■ Page extract
>>>

Aired June 13, 2020 - 06:00   ET



UNIDENTIFIED MALE: This is NEW DAY WEEKEND with Victor Blackwell and Christi Paul.

CHRISTI PAUL, CNN ANCHOR: Beautiful sunrise there. Good morning to you. Hope that you're doing well on this Saturday. We're always glad to have you. Listen, this morning there is a message from the health officials that the coronavirus pandemic is not over. There's concern about several states reporting a growing number of new cases and the CDC reiterating this morning their latest guidelines, including to stay apart from others, wear face coverings and try not to share objects.

VICTOR BLACKWELL, CNN ANCHOR: Now, despite that guidance from his administration, the president still plans to hold a rally next weekend, but he now says that he will push back this event in Tulsa, Oklahoma by a single day. Of course that's after criticism that it was set for June 19th. Juneteenth, the holiday that commemorates the end of slavery in the U.S.. Let's go to Washington now. CNN's Sarah Westwood is with us. So what's the president saying about this decision to push that rally back?

SARAH WESTWOOD, CNN WHITE HOUSE REPORTER: Well, good morning, Victor and Christi. And yes, President Trump announcing in a tweet late last night that he had decided to move the date of his rally, his first post-pandemic rally in Tulsa, Oklahoma. In those series of tweets, the president saying that he received a lot of outreach from his African- American friends and supporters encouraging him to move the date out of respect for the Juneteenth holiday.

The backlash, by the way, was not just over the fact that the president selected that particular date for his first post-pandemic rally, but also because of the location because that was, of course, the site in 1921 of a place where African-Americans were murdered in a racist rally. So that is something that had also caused some consternation for people who saw the president selecting that date.

Rally attendees also, by the way, have been asked if they are to get tickets through the campaign to basically sign away liability for the Trump campaign if they contract COVID-19 because of course risks still exist to gathering in large groups, such as at a rally, Victor and Christi.

PAUL: So Sarah, we know that the president's going to be speaking at West Point today -- well, to West Point graduates. Very different look for a speech like this during a pandemic that we're living in right now, but what do we expect to hear from the president?

WESTWOOD: That's right. It'll be a socially distant commencement ceremony up at West Point today, the president heading there from his Bedminster Resort. Now, the second lieutenants who are graduating today, they will be wearing masks, seated at eight-foot intervals apart from each other, it'll be an outdoor ceremony and instead of being handed a diploma, they will be doing a salute, so there won't be contact among people. Their families also won't be able to attend. They'll have to watch this on a live stream.

But this all comes as, again, there are still risks that the president's own public health officials are warning about when it comes to gathering in small groups. I want you to hear what Dr. Anthony Fauci had to say about the risk that still exists when people gather.


ANTHONY FAUCI, DIRECTOR, NATIONAL INSTITUTE OF ALLERGY AND INFECTIOUS DISEASES: When you're in a large crowd, if you have the congregation of people that are much, much close to each other, you definitely increase the risk that you will either acquire or spread infections and I've said there are some people that are going to do that anyway no matter what I say, but the issue is if they do, please wear a mask all the time because the mask will give you some protection. The best thing to do is to avoid crowded areas, but if you're not going to do that, please wear a mask.

<<<

■ About this exercise
Please answer these questions from the news transcript.
(a) What date was the Tulsa rally originally set for?
(b) How far apart will the graduating second lieutenants be seated at West Point?
(c) What does Dr. Anthony Fauci call the best thing to do?

(Stored items)
>>>

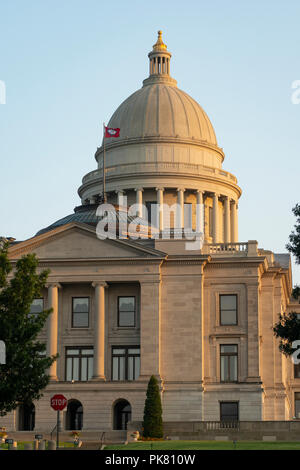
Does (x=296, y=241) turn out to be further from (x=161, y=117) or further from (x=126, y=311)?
(x=161, y=117)

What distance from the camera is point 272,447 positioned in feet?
169

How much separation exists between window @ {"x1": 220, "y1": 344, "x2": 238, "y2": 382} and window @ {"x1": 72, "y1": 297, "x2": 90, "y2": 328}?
34.3 feet

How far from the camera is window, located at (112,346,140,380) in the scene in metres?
74.9

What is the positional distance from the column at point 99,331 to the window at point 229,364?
28.8 feet

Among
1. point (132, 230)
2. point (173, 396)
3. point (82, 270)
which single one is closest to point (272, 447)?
point (173, 396)

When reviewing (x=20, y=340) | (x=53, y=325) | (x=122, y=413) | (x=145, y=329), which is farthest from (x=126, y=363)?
(x=20, y=340)

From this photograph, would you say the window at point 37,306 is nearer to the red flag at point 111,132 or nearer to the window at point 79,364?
the window at point 79,364

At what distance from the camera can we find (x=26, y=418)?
75125 millimetres

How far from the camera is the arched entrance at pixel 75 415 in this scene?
74.5 metres

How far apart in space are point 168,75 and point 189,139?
11794mm

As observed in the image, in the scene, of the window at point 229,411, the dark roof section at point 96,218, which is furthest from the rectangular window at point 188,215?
the window at point 229,411

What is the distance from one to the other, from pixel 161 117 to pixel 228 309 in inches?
1413

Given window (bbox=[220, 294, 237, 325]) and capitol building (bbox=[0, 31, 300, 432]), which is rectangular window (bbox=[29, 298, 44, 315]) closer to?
capitol building (bbox=[0, 31, 300, 432])

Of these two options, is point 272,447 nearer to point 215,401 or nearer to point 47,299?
point 215,401
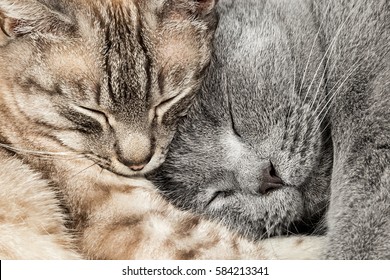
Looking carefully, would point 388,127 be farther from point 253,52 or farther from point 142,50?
point 142,50

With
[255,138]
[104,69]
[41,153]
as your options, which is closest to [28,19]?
[104,69]

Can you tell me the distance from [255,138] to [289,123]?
78mm

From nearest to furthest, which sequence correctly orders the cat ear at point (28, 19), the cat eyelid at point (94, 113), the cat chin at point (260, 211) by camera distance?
the cat ear at point (28, 19), the cat eyelid at point (94, 113), the cat chin at point (260, 211)

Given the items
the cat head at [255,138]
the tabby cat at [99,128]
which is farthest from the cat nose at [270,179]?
the tabby cat at [99,128]

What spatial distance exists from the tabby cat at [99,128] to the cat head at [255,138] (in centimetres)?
6

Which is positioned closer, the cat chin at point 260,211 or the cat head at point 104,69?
the cat head at point 104,69

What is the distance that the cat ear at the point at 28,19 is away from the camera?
1329 mm

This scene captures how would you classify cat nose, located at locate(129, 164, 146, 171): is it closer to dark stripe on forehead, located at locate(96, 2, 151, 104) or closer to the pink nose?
the pink nose

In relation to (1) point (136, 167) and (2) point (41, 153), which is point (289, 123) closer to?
(1) point (136, 167)

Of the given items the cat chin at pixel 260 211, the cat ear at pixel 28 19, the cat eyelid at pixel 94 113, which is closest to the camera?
the cat ear at pixel 28 19

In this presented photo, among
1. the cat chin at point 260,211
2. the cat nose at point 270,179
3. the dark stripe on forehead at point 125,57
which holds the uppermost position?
the dark stripe on forehead at point 125,57

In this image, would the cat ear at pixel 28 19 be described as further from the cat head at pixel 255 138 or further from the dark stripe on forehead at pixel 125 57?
the cat head at pixel 255 138

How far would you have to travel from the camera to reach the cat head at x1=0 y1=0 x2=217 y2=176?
140cm

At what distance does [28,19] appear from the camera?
1.36 meters
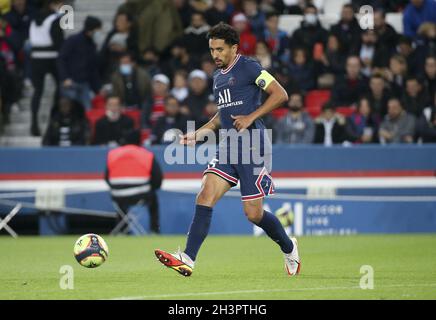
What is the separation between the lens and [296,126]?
707 inches

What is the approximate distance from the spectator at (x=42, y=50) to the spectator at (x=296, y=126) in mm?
4372

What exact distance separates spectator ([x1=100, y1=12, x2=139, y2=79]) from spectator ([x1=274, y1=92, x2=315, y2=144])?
145 inches

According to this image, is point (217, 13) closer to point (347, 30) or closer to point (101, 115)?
point (347, 30)

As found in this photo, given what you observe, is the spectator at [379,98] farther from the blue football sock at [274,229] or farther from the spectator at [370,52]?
the blue football sock at [274,229]

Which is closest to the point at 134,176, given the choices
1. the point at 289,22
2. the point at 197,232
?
the point at 289,22

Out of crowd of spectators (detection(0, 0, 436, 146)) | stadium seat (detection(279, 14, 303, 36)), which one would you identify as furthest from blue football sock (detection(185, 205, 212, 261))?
stadium seat (detection(279, 14, 303, 36))

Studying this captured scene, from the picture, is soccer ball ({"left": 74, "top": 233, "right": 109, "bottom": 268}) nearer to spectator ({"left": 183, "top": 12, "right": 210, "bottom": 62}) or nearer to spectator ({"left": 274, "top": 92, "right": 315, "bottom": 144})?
spectator ({"left": 274, "top": 92, "right": 315, "bottom": 144})

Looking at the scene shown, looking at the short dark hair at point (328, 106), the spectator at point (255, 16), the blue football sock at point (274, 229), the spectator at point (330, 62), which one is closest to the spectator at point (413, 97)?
the short dark hair at point (328, 106)

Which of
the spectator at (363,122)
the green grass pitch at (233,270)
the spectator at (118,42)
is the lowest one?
the green grass pitch at (233,270)

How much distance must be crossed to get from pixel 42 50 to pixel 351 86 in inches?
224

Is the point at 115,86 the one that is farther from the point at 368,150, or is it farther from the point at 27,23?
the point at 368,150

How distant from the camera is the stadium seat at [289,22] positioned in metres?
21.4

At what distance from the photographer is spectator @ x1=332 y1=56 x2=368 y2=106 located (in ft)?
62.3
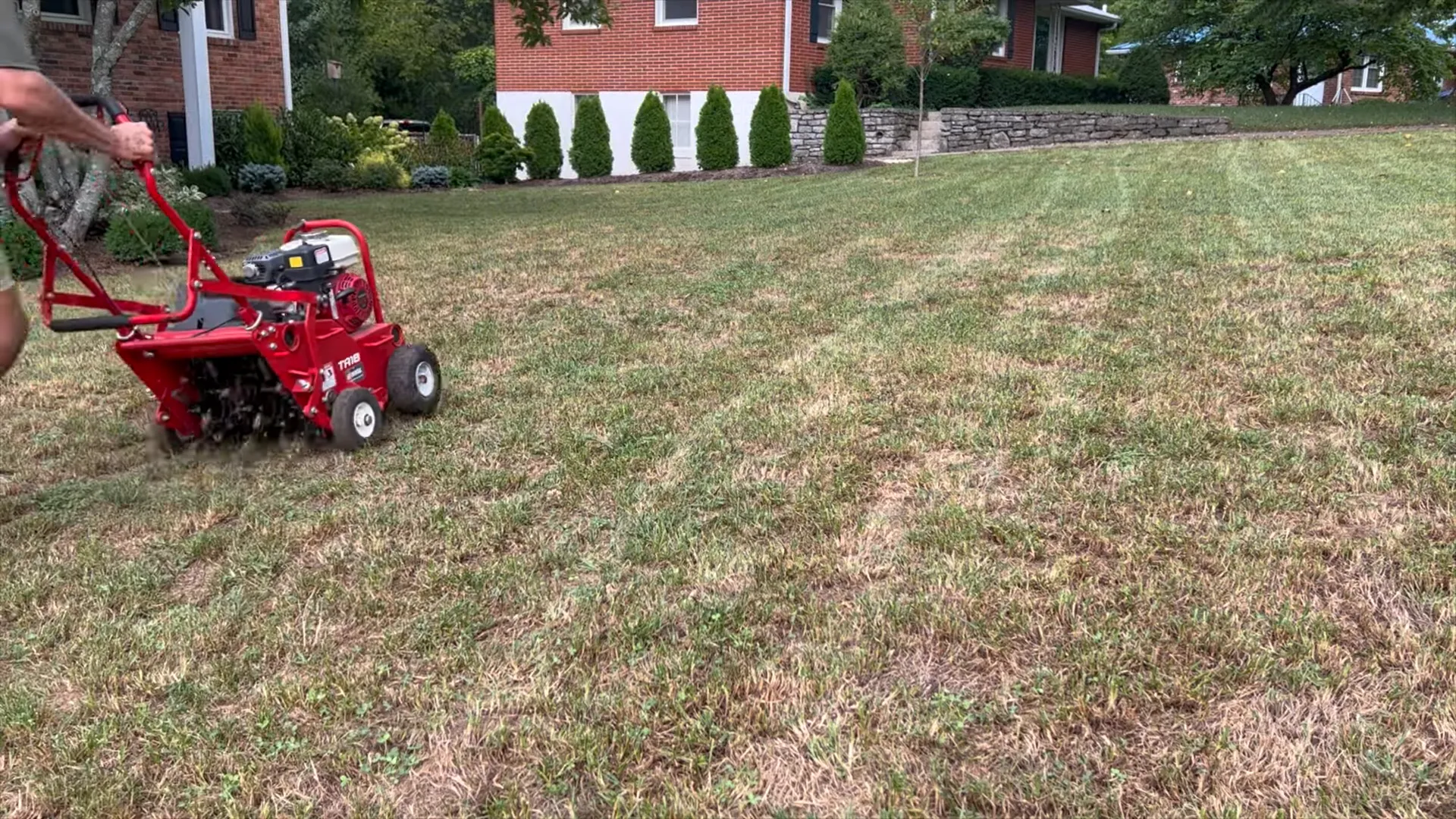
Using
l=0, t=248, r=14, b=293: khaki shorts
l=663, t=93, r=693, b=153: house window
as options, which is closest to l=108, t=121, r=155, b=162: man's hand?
l=0, t=248, r=14, b=293: khaki shorts

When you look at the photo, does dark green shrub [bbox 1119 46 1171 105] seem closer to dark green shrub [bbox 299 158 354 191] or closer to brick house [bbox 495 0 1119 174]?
brick house [bbox 495 0 1119 174]

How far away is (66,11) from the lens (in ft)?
46.5

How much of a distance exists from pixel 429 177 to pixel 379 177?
0.84 m

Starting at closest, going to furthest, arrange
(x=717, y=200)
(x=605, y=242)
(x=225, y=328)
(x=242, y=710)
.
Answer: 1. (x=242, y=710)
2. (x=225, y=328)
3. (x=605, y=242)
4. (x=717, y=200)

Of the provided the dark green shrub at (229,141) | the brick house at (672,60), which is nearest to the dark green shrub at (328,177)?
the dark green shrub at (229,141)

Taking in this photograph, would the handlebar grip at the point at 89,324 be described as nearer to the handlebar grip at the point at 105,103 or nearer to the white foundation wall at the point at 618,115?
the handlebar grip at the point at 105,103

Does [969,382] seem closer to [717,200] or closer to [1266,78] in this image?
[717,200]

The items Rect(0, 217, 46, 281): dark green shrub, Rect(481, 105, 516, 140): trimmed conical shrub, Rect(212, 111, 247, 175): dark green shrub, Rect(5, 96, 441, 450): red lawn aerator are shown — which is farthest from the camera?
Rect(481, 105, 516, 140): trimmed conical shrub

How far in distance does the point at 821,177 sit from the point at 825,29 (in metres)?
5.88

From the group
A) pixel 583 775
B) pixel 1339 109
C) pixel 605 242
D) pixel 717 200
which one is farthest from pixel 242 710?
pixel 1339 109

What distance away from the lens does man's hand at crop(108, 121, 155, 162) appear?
3.20m

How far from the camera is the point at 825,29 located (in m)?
20.7

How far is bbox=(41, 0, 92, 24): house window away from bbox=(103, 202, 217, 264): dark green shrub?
621cm

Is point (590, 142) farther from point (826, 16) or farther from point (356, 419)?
point (356, 419)
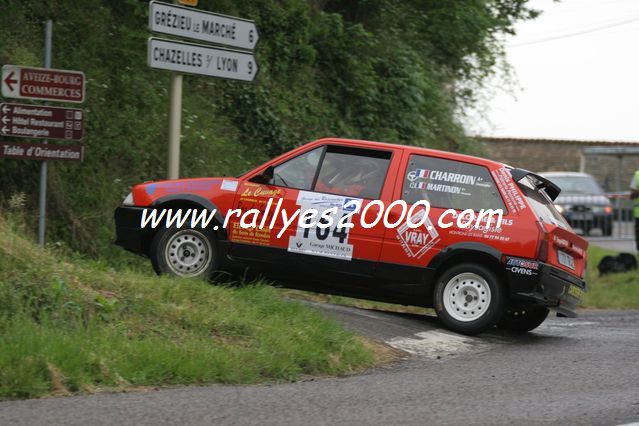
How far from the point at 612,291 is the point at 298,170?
7729 mm

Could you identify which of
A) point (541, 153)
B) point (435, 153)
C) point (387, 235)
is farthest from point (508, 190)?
point (541, 153)

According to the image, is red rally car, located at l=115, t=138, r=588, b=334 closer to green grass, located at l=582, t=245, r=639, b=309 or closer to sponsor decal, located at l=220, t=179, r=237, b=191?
sponsor decal, located at l=220, t=179, r=237, b=191

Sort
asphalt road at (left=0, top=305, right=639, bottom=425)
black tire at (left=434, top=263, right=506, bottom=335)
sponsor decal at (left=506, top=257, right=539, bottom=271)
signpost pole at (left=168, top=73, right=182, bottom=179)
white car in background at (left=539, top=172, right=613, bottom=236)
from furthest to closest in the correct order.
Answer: white car in background at (left=539, top=172, right=613, bottom=236) < signpost pole at (left=168, top=73, right=182, bottom=179) < black tire at (left=434, top=263, right=506, bottom=335) < sponsor decal at (left=506, top=257, right=539, bottom=271) < asphalt road at (left=0, top=305, right=639, bottom=425)

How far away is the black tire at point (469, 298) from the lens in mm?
10172

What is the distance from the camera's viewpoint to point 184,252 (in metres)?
10.8

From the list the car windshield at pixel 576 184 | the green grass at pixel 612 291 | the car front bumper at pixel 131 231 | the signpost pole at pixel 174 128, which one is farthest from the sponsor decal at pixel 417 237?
the car windshield at pixel 576 184

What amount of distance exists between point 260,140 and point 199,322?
1000 centimetres

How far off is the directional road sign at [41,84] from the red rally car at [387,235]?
1.60 m

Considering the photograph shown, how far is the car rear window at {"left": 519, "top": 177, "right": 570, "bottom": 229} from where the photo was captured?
10.4 metres

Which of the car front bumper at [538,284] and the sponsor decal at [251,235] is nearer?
the car front bumper at [538,284]

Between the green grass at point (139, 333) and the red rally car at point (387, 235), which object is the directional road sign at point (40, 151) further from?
the green grass at point (139, 333)

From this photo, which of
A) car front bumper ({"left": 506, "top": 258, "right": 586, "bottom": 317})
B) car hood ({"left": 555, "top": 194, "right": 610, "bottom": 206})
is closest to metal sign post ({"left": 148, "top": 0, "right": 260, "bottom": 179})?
car front bumper ({"left": 506, "top": 258, "right": 586, "bottom": 317})

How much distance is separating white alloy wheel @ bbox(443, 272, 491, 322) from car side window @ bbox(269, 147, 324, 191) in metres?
1.75

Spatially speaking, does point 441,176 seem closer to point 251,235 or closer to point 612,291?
point 251,235
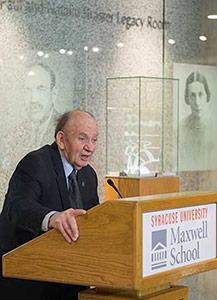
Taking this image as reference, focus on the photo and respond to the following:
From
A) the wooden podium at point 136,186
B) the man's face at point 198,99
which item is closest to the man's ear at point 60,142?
the wooden podium at point 136,186

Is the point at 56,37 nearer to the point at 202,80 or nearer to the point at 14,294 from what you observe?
the point at 202,80

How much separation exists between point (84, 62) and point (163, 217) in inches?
129

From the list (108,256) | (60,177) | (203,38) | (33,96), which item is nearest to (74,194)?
(60,177)

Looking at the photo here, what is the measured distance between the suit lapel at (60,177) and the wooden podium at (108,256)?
21.2 inches

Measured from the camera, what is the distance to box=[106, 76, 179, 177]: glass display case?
5.25 metres

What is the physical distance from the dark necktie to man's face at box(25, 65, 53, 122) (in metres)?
2.04

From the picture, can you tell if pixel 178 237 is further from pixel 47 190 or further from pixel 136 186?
pixel 136 186

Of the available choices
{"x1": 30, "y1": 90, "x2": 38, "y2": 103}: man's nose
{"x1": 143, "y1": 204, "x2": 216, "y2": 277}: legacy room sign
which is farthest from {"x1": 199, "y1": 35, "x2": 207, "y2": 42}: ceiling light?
{"x1": 143, "y1": 204, "x2": 216, "y2": 277}: legacy room sign

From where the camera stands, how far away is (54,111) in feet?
17.1

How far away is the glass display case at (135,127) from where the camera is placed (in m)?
5.25

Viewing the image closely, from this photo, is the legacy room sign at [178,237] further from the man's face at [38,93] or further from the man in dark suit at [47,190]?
the man's face at [38,93]

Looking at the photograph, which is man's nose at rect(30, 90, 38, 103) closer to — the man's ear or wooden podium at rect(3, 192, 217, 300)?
the man's ear

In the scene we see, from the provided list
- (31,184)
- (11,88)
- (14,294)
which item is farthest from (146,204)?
(11,88)

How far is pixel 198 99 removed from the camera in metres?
5.98
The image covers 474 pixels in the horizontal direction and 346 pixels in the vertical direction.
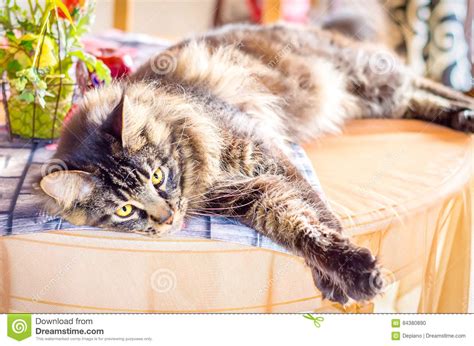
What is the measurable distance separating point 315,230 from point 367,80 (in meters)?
0.81

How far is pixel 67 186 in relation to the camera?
1.04 m

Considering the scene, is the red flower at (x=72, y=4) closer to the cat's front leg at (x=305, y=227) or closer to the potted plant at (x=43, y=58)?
the potted plant at (x=43, y=58)

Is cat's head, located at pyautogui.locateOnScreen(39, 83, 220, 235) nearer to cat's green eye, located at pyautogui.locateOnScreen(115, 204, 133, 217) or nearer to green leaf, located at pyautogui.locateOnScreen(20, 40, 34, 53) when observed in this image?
cat's green eye, located at pyautogui.locateOnScreen(115, 204, 133, 217)

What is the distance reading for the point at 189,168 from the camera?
3.97ft

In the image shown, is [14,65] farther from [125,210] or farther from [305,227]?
[305,227]

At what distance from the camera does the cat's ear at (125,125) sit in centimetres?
104

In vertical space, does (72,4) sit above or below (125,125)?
above

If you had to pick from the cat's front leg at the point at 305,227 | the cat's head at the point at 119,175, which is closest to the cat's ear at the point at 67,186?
the cat's head at the point at 119,175

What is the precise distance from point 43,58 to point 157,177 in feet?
1.16

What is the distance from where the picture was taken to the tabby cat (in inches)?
41.7

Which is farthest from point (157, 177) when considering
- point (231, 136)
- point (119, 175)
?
point (231, 136)

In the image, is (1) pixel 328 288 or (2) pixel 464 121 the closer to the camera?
(1) pixel 328 288

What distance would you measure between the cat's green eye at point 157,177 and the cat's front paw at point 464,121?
3.06 ft

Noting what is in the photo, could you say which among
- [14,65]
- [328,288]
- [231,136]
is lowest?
[328,288]
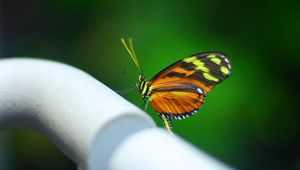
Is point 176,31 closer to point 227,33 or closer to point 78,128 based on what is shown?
point 227,33

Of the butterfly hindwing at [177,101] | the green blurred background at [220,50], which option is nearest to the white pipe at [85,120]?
the butterfly hindwing at [177,101]

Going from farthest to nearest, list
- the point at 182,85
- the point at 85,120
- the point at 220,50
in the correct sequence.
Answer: the point at 220,50 < the point at 182,85 < the point at 85,120

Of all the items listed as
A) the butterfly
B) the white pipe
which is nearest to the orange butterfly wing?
the butterfly

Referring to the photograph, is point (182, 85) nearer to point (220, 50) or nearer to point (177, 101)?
point (177, 101)

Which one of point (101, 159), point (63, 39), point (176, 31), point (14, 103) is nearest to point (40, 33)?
point (63, 39)

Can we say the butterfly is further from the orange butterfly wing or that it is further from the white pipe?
the white pipe

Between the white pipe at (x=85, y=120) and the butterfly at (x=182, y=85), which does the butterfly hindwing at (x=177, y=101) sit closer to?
the butterfly at (x=182, y=85)

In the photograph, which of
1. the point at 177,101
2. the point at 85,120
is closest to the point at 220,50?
the point at 177,101
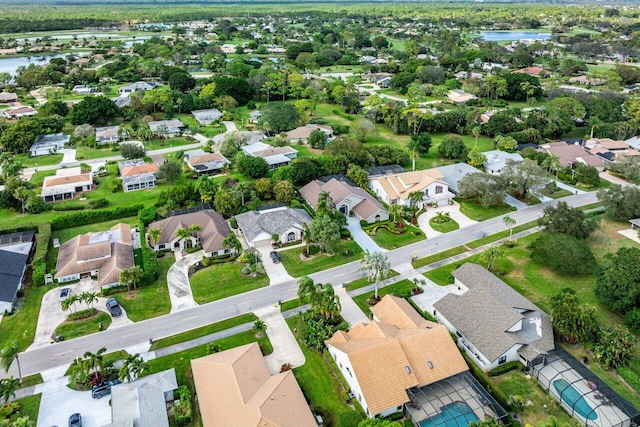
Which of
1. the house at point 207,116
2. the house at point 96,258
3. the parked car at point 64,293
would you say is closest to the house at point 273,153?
the house at point 207,116

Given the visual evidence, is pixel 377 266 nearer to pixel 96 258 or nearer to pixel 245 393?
pixel 245 393

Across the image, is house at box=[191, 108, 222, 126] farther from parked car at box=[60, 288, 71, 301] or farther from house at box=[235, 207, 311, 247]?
parked car at box=[60, 288, 71, 301]

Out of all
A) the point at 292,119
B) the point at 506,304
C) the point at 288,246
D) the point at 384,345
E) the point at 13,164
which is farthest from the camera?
the point at 292,119

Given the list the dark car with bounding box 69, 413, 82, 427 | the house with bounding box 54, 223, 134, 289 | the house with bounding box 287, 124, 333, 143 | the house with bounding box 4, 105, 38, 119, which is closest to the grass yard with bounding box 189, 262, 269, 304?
the house with bounding box 54, 223, 134, 289

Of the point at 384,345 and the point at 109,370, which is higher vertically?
the point at 384,345

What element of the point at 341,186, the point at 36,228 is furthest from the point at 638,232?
the point at 36,228

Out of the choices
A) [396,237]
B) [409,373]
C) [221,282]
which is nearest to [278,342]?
[221,282]

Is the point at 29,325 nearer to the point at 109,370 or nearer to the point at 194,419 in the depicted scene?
the point at 109,370
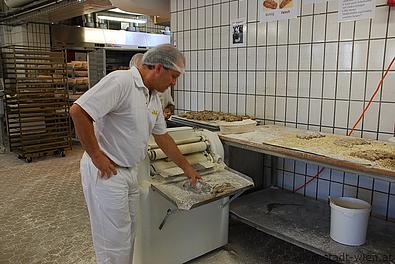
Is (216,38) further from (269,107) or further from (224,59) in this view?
(269,107)

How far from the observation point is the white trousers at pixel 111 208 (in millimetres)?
1763

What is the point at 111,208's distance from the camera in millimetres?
1767

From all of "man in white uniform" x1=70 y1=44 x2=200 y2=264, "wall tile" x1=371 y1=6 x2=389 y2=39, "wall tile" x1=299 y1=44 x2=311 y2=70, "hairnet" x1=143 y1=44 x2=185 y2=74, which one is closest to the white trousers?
"man in white uniform" x1=70 y1=44 x2=200 y2=264

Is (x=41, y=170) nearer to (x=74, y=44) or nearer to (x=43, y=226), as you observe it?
(x=43, y=226)

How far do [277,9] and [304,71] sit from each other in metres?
0.55

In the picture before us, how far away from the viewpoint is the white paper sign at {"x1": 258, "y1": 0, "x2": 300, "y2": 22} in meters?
2.62

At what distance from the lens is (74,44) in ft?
24.7

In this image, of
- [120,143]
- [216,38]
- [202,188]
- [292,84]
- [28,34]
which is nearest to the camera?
[120,143]

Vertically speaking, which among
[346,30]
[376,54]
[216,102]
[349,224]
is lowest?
[349,224]

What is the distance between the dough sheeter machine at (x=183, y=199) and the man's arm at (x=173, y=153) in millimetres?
47

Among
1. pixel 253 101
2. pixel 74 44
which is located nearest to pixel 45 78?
pixel 74 44

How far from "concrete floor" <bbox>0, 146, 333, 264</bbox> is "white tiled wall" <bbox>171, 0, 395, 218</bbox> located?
561 millimetres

<<<

■ Answer to the problem
(a) June 19th
(b) At eight-foot intervals
(c) Avoid crowded areas